=== Exercise objective ===
Copy each of the items below word for word, line by line, with nothing changed.

=== Materials provided ===

○ ○ ○ ○

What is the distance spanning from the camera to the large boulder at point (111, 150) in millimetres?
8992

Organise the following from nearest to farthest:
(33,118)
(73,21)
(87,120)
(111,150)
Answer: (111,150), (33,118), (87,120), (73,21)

○ ○ ○ ○

=== Answer to the problem ===
What is the distance spanning from the camera to the large boulder at point (111, 150) in millimetres?
8992

Organise the following from nearest to farthest:
(33,118)
(73,21)
(87,120)
(111,150)
Answer: (111,150), (33,118), (87,120), (73,21)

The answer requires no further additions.